But today is the Wooler Wheel Borderlands sportive and this is the queue for registration. I’m about to put my four months of training to the test and ride 100km – the middle distance of three routes on offer here.

The evening before, helmet, food and water bottles are neatly lined up in the hall. I’ve worked out we’ll have to get up at 5am to drive to Wooler, so every task carried out the night before equals five more minutes in bed.

The ride seems incredibly well-organised. The detailed pre-ride information even includes instructions on what to do in the event of an encounter with a wild animal. It says if I collide with a deer it will hurt.

After the hustle and bustle of the registration area, there’s an almost eerie silence as I ride to the start line through the empty livestock pens. A handful of the event organisers are on hand to cheer us on our way. One of them has brought a cowbell. I like this event already.

The well-signed route takes us through north Northumberland, with tantalising views across to Holy Island and Lindisfarne Castle and then briefly across the border into Scotland. It’s fairly lumpy; 1400 metres of climbing in total. When I saw all the people signing on at the start I imagined we’d be riding in some kind of huge, meandering peleton, but actually we have plenty of space and only really catch up with groups of other riders when we reach a climb. The roads are, on the whole, incredibly quiet. I manage not to collide with any wild animals.
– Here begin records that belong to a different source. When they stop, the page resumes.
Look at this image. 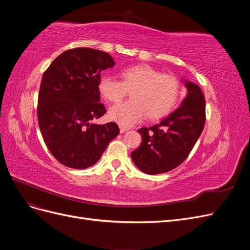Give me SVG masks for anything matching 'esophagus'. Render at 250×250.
<instances>
[{
  "instance_id": "obj_1",
  "label": "esophagus",
  "mask_w": 250,
  "mask_h": 250,
  "mask_svg": "<svg viewBox=\"0 0 250 250\" xmlns=\"http://www.w3.org/2000/svg\"><path fill=\"white\" fill-rule=\"evenodd\" d=\"M127 130H128V128H127V127L120 126V132H121V133H124V132H126Z\"/></svg>"
}]
</instances>
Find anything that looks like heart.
I'll return each mask as SVG.
<instances>
[{
    "instance_id": "obj_1",
    "label": "heart",
    "mask_w": 250,
    "mask_h": 250,
    "mask_svg": "<svg viewBox=\"0 0 250 250\" xmlns=\"http://www.w3.org/2000/svg\"><path fill=\"white\" fill-rule=\"evenodd\" d=\"M119 75L121 81L104 76L98 83L101 97L111 103L120 102L131 90L132 100L109 109L110 120L123 126H131L146 115L150 120L162 119L175 107L180 85L174 75L162 74L146 63L124 67Z\"/></svg>"
}]
</instances>
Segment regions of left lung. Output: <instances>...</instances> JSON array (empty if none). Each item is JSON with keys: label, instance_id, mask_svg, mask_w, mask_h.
Wrapping results in <instances>:
<instances>
[{"label": "left lung", "instance_id": "8db88e82", "mask_svg": "<svg viewBox=\"0 0 250 250\" xmlns=\"http://www.w3.org/2000/svg\"><path fill=\"white\" fill-rule=\"evenodd\" d=\"M187 96L180 106L152 127L139 129L141 146L131 152L134 165L144 173H166L175 169L190 154L206 123V99L196 83L181 80Z\"/></svg>", "mask_w": 250, "mask_h": 250}]
</instances>
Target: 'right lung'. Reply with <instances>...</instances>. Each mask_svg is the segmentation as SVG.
Here are the masks:
<instances>
[{"instance_id":"add662e5","label":"right lung","mask_w":250,"mask_h":250,"mask_svg":"<svg viewBox=\"0 0 250 250\" xmlns=\"http://www.w3.org/2000/svg\"><path fill=\"white\" fill-rule=\"evenodd\" d=\"M113 65L106 52L76 48L60 54L42 75L39 125L49 151L65 167H92L120 133L115 122L92 123L106 112L98 83L101 72Z\"/></svg>"}]
</instances>
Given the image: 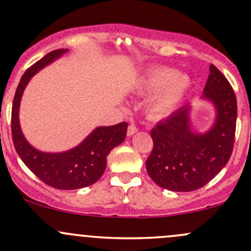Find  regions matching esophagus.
Returning <instances> with one entry per match:
<instances>
[{"mask_svg": "<svg viewBox=\"0 0 251 251\" xmlns=\"http://www.w3.org/2000/svg\"><path fill=\"white\" fill-rule=\"evenodd\" d=\"M137 131H138V127H137V126L130 125V126H128V127H127V136H128V137L132 136V134L136 133Z\"/></svg>", "mask_w": 251, "mask_h": 251, "instance_id": "obj_1", "label": "esophagus"}]
</instances>
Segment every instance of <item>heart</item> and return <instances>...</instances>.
Wrapping results in <instances>:
<instances>
[{
    "label": "heart",
    "mask_w": 251,
    "mask_h": 251,
    "mask_svg": "<svg viewBox=\"0 0 251 251\" xmlns=\"http://www.w3.org/2000/svg\"><path fill=\"white\" fill-rule=\"evenodd\" d=\"M191 78L186 74H175L170 68H152L145 73L139 82V92L143 94L157 92L149 102L151 117L163 118L170 114L191 88Z\"/></svg>",
    "instance_id": "b5f03b06"
}]
</instances>
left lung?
<instances>
[{
  "mask_svg": "<svg viewBox=\"0 0 251 251\" xmlns=\"http://www.w3.org/2000/svg\"><path fill=\"white\" fill-rule=\"evenodd\" d=\"M203 99L216 108V120L205 133L192 131L183 106L151 130L153 149L145 162L149 176L162 188L192 192L208 183L230 159L235 142L237 100L226 77L210 65Z\"/></svg>",
  "mask_w": 251,
  "mask_h": 251,
  "instance_id": "8db88e82",
  "label": "left lung"
}]
</instances>
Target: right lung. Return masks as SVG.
<instances>
[{"label":"right lung","instance_id":"right-lung-1","mask_svg":"<svg viewBox=\"0 0 251 251\" xmlns=\"http://www.w3.org/2000/svg\"><path fill=\"white\" fill-rule=\"evenodd\" d=\"M68 50L58 49L38 60L26 70L16 88L12 107V137L14 148L27 168L44 183L57 189H78L95 183L106 169L107 156L124 142L127 124L96 127L81 144L58 153L41 152L27 142L19 123V108L24 90L38 71L59 58Z\"/></svg>","mask_w":251,"mask_h":251}]
</instances>
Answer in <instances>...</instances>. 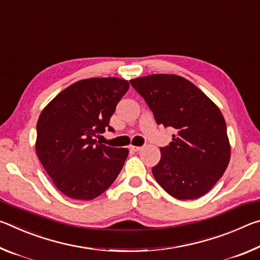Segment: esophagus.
<instances>
[{
  "label": "esophagus",
  "instance_id": "obj_1",
  "mask_svg": "<svg viewBox=\"0 0 260 260\" xmlns=\"http://www.w3.org/2000/svg\"><path fill=\"white\" fill-rule=\"evenodd\" d=\"M131 149L133 151H140V150H142V147H136V146H131Z\"/></svg>",
  "mask_w": 260,
  "mask_h": 260
}]
</instances>
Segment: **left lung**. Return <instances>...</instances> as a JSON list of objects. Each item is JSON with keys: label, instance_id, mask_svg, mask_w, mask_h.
I'll list each match as a JSON object with an SVG mask.
<instances>
[{"label": "left lung", "instance_id": "left-lung-1", "mask_svg": "<svg viewBox=\"0 0 260 260\" xmlns=\"http://www.w3.org/2000/svg\"><path fill=\"white\" fill-rule=\"evenodd\" d=\"M158 125L173 127L170 146L160 148L152 167L156 181L177 200L205 195L222 177L231 144L221 111L192 82L175 74H151L131 80Z\"/></svg>", "mask_w": 260, "mask_h": 260}]
</instances>
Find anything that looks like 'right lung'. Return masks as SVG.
<instances>
[{
	"label": "right lung",
	"mask_w": 260,
	"mask_h": 260,
	"mask_svg": "<svg viewBox=\"0 0 260 260\" xmlns=\"http://www.w3.org/2000/svg\"><path fill=\"white\" fill-rule=\"evenodd\" d=\"M129 83L120 78H90L72 83L42 110L37 124L35 151L52 183L72 200L90 201L117 179L128 156L95 140Z\"/></svg>",
	"instance_id": "right-lung-1"
}]
</instances>
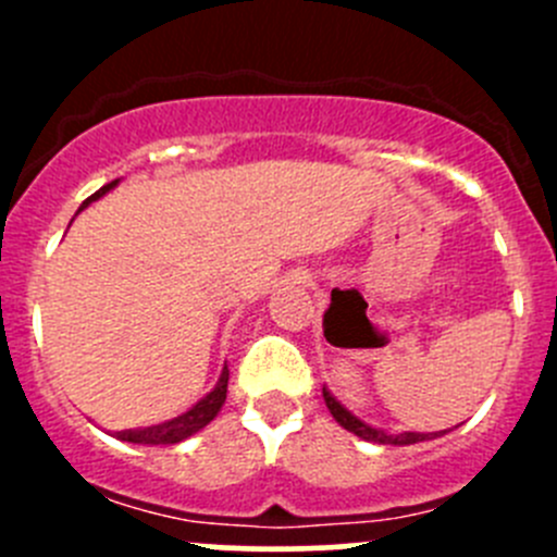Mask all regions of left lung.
Here are the masks:
<instances>
[{"label":"left lung","instance_id":"left-lung-1","mask_svg":"<svg viewBox=\"0 0 557 557\" xmlns=\"http://www.w3.org/2000/svg\"><path fill=\"white\" fill-rule=\"evenodd\" d=\"M323 398H325V407H329V412L334 414V420L342 425V429H347L350 434L361 436V440H367V442H377V445H418V442L434 440V436L445 434V431H440V434H412V431H404V434H385V431L372 429V425H367L363 420H358L356 414H352L350 409L342 407V404L336 401V398L331 396L325 387H323Z\"/></svg>","mask_w":557,"mask_h":557}]
</instances>
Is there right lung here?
Instances as JSON below:
<instances>
[{
  "mask_svg": "<svg viewBox=\"0 0 557 557\" xmlns=\"http://www.w3.org/2000/svg\"><path fill=\"white\" fill-rule=\"evenodd\" d=\"M115 185H117V180H112V183H107L104 188H99L97 194L88 196V199L81 205V210H86L91 201H97L99 196H104L107 190L115 188ZM81 210H77V212H81ZM226 387H228V367H223L221 377H218V385L212 387V391L207 393L201 401H196L194 407L188 409V412L177 414V418L166 420V423L148 425V429L117 431V440L132 442V445H177V442L188 440V436H194L196 431L205 429V425L210 423V420L215 418L218 412H221L223 401H226Z\"/></svg>",
  "mask_w": 557,
  "mask_h": 557,
  "instance_id": "1",
  "label": "right lung"
}]
</instances>
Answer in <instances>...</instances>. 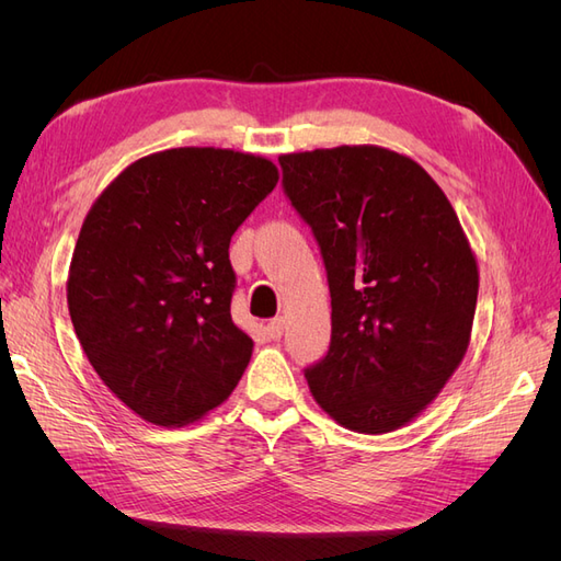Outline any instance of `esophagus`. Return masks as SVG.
I'll return each instance as SVG.
<instances>
[{"label":"esophagus","mask_w":561,"mask_h":561,"mask_svg":"<svg viewBox=\"0 0 561 561\" xmlns=\"http://www.w3.org/2000/svg\"><path fill=\"white\" fill-rule=\"evenodd\" d=\"M266 334L268 339H274V342H278V339L283 336V318H274L266 325Z\"/></svg>","instance_id":"34e87169"}]
</instances>
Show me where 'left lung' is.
Wrapping results in <instances>:
<instances>
[{
  "label": "left lung",
  "instance_id": "8db88e82",
  "mask_svg": "<svg viewBox=\"0 0 561 561\" xmlns=\"http://www.w3.org/2000/svg\"><path fill=\"white\" fill-rule=\"evenodd\" d=\"M278 161L332 297V342L307 369L311 393L348 431H398L468 351L480 290L468 236L437 182L393 149L342 145Z\"/></svg>",
  "mask_w": 561,
  "mask_h": 561
}]
</instances>
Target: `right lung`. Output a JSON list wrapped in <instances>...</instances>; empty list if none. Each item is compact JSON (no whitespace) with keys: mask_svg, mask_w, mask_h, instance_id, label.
I'll use <instances>...</instances> for the list:
<instances>
[{"mask_svg":"<svg viewBox=\"0 0 561 561\" xmlns=\"http://www.w3.org/2000/svg\"><path fill=\"white\" fill-rule=\"evenodd\" d=\"M274 161L178 147L124 168L83 219L67 274L79 344L112 393L154 426L222 404L252 355L233 325V231L274 192Z\"/></svg>","mask_w":561,"mask_h":561,"instance_id":"add662e5","label":"right lung"}]
</instances>
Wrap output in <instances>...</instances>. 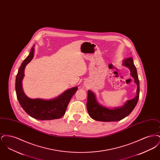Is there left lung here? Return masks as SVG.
I'll return each instance as SVG.
<instances>
[{
  "mask_svg": "<svg viewBox=\"0 0 160 160\" xmlns=\"http://www.w3.org/2000/svg\"><path fill=\"white\" fill-rule=\"evenodd\" d=\"M123 65L129 68L131 71V76L134 78V82L137 84L136 97L134 99L128 100L123 106L120 108L108 109L99 104L96 100L95 94L91 91H88L86 106L88 113L93 119L103 122L118 121L128 116L136 106L139 98L140 92L139 80L137 76V69L133 63L132 58L123 61Z\"/></svg>",
  "mask_w": 160,
  "mask_h": 160,
  "instance_id": "1",
  "label": "left lung"
}]
</instances>
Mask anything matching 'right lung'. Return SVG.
Masks as SVG:
<instances>
[{
    "label": "right lung",
    "mask_w": 160,
    "mask_h": 160,
    "mask_svg": "<svg viewBox=\"0 0 160 160\" xmlns=\"http://www.w3.org/2000/svg\"><path fill=\"white\" fill-rule=\"evenodd\" d=\"M34 48H31L29 55L23 61L19 68L15 80V91L18 101L24 110L31 117L39 120H52L62 118L66 112L72 97L78 88L74 87L63 93L59 97L51 100L31 99L24 93L22 80L26 65L33 58Z\"/></svg>",
    "instance_id": "right-lung-1"
}]
</instances>
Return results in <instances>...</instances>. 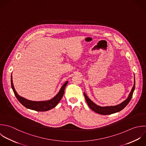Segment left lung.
Here are the masks:
<instances>
[{
  "instance_id": "left-lung-1",
  "label": "left lung",
  "mask_w": 146,
  "mask_h": 146,
  "mask_svg": "<svg viewBox=\"0 0 146 146\" xmlns=\"http://www.w3.org/2000/svg\"><path fill=\"white\" fill-rule=\"evenodd\" d=\"M135 78H134V86L127 97V98L123 102L121 103L119 105H115V106H100L97 105H96L95 103H94L92 101H91L89 97L87 96V95L84 93V96L85 98V100L86 101V102L89 106V108L93 110L94 112L99 114H102V115H109L111 114H114L117 112H119L121 111L122 109H123L129 103L130 101L133 94L134 93V91L135 90Z\"/></svg>"
}]
</instances>
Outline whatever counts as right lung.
<instances>
[{
    "label": "right lung",
    "mask_w": 146,
    "mask_h": 146,
    "mask_svg": "<svg viewBox=\"0 0 146 146\" xmlns=\"http://www.w3.org/2000/svg\"><path fill=\"white\" fill-rule=\"evenodd\" d=\"M11 87L16 96V98L20 102L21 105H23L24 107L27 109L35 110L37 111H46L49 110L54 107H56L57 104L59 103L60 101L61 100L65 89L66 86L67 85L68 81L65 82V84L61 88L58 93L52 99L48 101H33L25 99L24 97L20 96L16 92L13 86V82H12V77L11 74Z\"/></svg>",
    "instance_id": "add662e5"
}]
</instances>
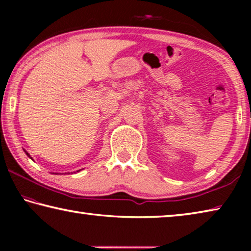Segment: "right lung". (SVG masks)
Returning <instances> with one entry per match:
<instances>
[{"mask_svg":"<svg viewBox=\"0 0 251 251\" xmlns=\"http://www.w3.org/2000/svg\"><path fill=\"white\" fill-rule=\"evenodd\" d=\"M26 155H27V156H29V155H28V154H27V152H26Z\"/></svg>","mask_w":251,"mask_h":251,"instance_id":"add662e5","label":"right lung"}]
</instances>
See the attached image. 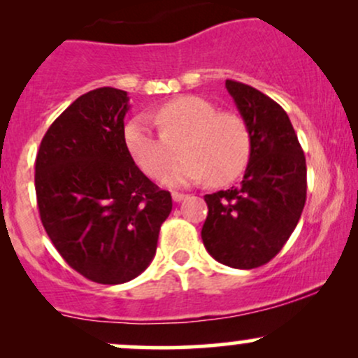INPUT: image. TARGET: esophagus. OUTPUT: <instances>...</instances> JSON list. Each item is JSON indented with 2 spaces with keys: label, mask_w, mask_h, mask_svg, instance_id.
<instances>
[{
  "label": "esophagus",
  "mask_w": 358,
  "mask_h": 358,
  "mask_svg": "<svg viewBox=\"0 0 358 358\" xmlns=\"http://www.w3.org/2000/svg\"><path fill=\"white\" fill-rule=\"evenodd\" d=\"M188 195H185V193H180V192H173L171 193V199H173V202H182V200L187 199Z\"/></svg>",
  "instance_id": "34e87169"
}]
</instances>
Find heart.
Segmentation results:
<instances>
[{
    "label": "heart",
    "instance_id": "obj_1",
    "mask_svg": "<svg viewBox=\"0 0 358 358\" xmlns=\"http://www.w3.org/2000/svg\"><path fill=\"white\" fill-rule=\"evenodd\" d=\"M159 133L145 116L133 117L122 133L127 155L151 178L166 173L178 159V148L187 156L165 176L168 185L202 182L227 185L239 178L252 151L249 127L234 113L219 109L199 96H180L159 106L153 114Z\"/></svg>",
    "mask_w": 358,
    "mask_h": 358
}]
</instances>
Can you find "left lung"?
Listing matches in <instances>:
<instances>
[{"label":"left lung","mask_w":358,"mask_h":358,"mask_svg":"<svg viewBox=\"0 0 358 358\" xmlns=\"http://www.w3.org/2000/svg\"><path fill=\"white\" fill-rule=\"evenodd\" d=\"M252 139L239 187L205 195L202 241L225 266L254 269L273 259L296 227L306 202V159L286 110L261 90L225 80Z\"/></svg>","instance_id":"8db88e82"}]
</instances>
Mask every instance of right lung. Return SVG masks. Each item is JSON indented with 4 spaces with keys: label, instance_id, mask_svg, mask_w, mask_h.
Segmentation results:
<instances>
[{
    "label": "right lung",
    "instance_id": "add662e5",
    "mask_svg": "<svg viewBox=\"0 0 358 358\" xmlns=\"http://www.w3.org/2000/svg\"><path fill=\"white\" fill-rule=\"evenodd\" d=\"M124 90L94 89L60 114L40 143L35 192L40 219L64 261L101 285H121L153 261L170 192L127 155Z\"/></svg>",
    "mask_w": 358,
    "mask_h": 358
}]
</instances>
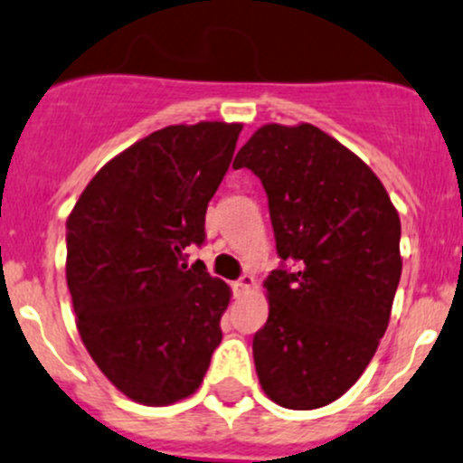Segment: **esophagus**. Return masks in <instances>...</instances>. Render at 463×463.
<instances>
[{"instance_id": "34e87169", "label": "esophagus", "mask_w": 463, "mask_h": 463, "mask_svg": "<svg viewBox=\"0 0 463 463\" xmlns=\"http://www.w3.org/2000/svg\"><path fill=\"white\" fill-rule=\"evenodd\" d=\"M251 285H254V276H251V274H242L241 279H238L236 283H233V289H236V294H245L247 289L251 288Z\"/></svg>"}]
</instances>
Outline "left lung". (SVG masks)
<instances>
[{
    "mask_svg": "<svg viewBox=\"0 0 463 463\" xmlns=\"http://www.w3.org/2000/svg\"><path fill=\"white\" fill-rule=\"evenodd\" d=\"M233 166L263 183L280 256L251 343L256 374L279 406H327L364 374L388 327L399 213L373 169L312 125L260 127Z\"/></svg>",
    "mask_w": 463,
    "mask_h": 463,
    "instance_id": "left-lung-1",
    "label": "left lung"
}]
</instances>
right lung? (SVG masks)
<instances>
[{
  "instance_id": "add662e5",
  "label": "right lung",
  "mask_w": 463,
  "mask_h": 463,
  "mask_svg": "<svg viewBox=\"0 0 463 463\" xmlns=\"http://www.w3.org/2000/svg\"><path fill=\"white\" fill-rule=\"evenodd\" d=\"M242 125L154 131L102 166L66 221V283L90 359L128 399L169 406L196 392L222 338L230 288L184 250Z\"/></svg>"
}]
</instances>
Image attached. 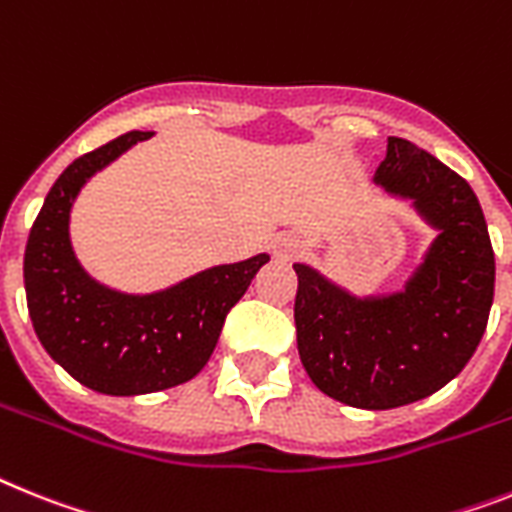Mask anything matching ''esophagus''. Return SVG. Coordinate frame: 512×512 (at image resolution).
Here are the masks:
<instances>
[{
  "label": "esophagus",
  "instance_id": "esophagus-1",
  "mask_svg": "<svg viewBox=\"0 0 512 512\" xmlns=\"http://www.w3.org/2000/svg\"><path fill=\"white\" fill-rule=\"evenodd\" d=\"M276 255L281 257V260H294L299 252L304 249V242L302 236L294 234V231H283V234L276 236Z\"/></svg>",
  "mask_w": 512,
  "mask_h": 512
}]
</instances>
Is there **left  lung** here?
<instances>
[{
	"instance_id": "8db88e82",
	"label": "left lung",
	"mask_w": 512,
	"mask_h": 512,
	"mask_svg": "<svg viewBox=\"0 0 512 512\" xmlns=\"http://www.w3.org/2000/svg\"><path fill=\"white\" fill-rule=\"evenodd\" d=\"M375 184L437 231L403 291L354 296L296 263V346L309 380L354 409L385 411L445 388L474 356L495 296V252L474 190L427 150L388 137Z\"/></svg>"
}]
</instances>
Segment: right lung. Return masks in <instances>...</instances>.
Wrapping results in <instances>:
<instances>
[{
	"label": "right lung",
	"instance_id": "right-lung-1",
	"mask_svg": "<svg viewBox=\"0 0 512 512\" xmlns=\"http://www.w3.org/2000/svg\"><path fill=\"white\" fill-rule=\"evenodd\" d=\"M153 132L90 150L62 171L25 247V296L49 356L85 388L143 395L192 380L208 364L223 320L270 255L216 265L153 294H124L90 278L70 242V213L83 184Z\"/></svg>",
	"mask_w": 512,
	"mask_h": 512
}]
</instances>
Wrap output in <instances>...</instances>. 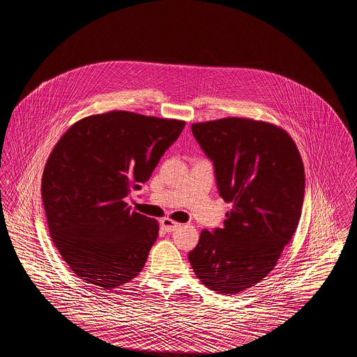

The first 40km seem to fly by with a few short climbs to warm up the legs. When we reach the top of the first big climb we find a friendly marshal dispensing words of encouragement and jelly babies. Photographers pop up occasionally along the route, but smile at your peril; there are a lot of flies about. After about 50km we reach the first feed station. I feel I should apologise to any riders who arrived there after me to find seriously depleted stocks of flapjack. I may have had more than my fair share. But it was delicious.

I’m impressed with the route. Just enough climbs to be challenging but with some welcome downhill sections towards the end. It’s only when the headwind kicks in that I start to feel tired. Luckily, I’ve brought along my very own domestique to give me a tow. After a raid across the border into Scotland for more flapjack and bananas, we’re on the home straight. I put my head down and plough through the last few, flat miles back to Wooler and cross the line to find I’ve completed the 106km ride in four hours and 11 minutes, which isn’t too shabby. Back at the livestock market hot soup and cups of tea are being dished out. Meanwhile outside, in one of the cattle pens, free massages are on offer to ease aching muscles.  

There was really only one thing about the day that made me unhappy. Why do some cyclists think it is ok to drop their gel wrappers in the road? If, after consuming your gel, you can’t even muster up the energy to put the wrapper back in your pocket then perhaps you need to train harder.

Top marks go to the volunteer marshals who stood for hours at road junctions, everyone at the feed stations who filled our water bottles and the young lad who slipped us extra portions of flapjack. I’m sure there’s a lot of time given to making sure these rides go smoothly, and what you see on the day is only a small part of it.

So if you’re looking for a friendly, well organised sportive on quiet roads in beautiful surroundings then you can’t go wrong with the Wooler Wheel. According a leaflet in my goody bag there’s a Wooler Wheel Classic planned for October. Plenty of time to get training then.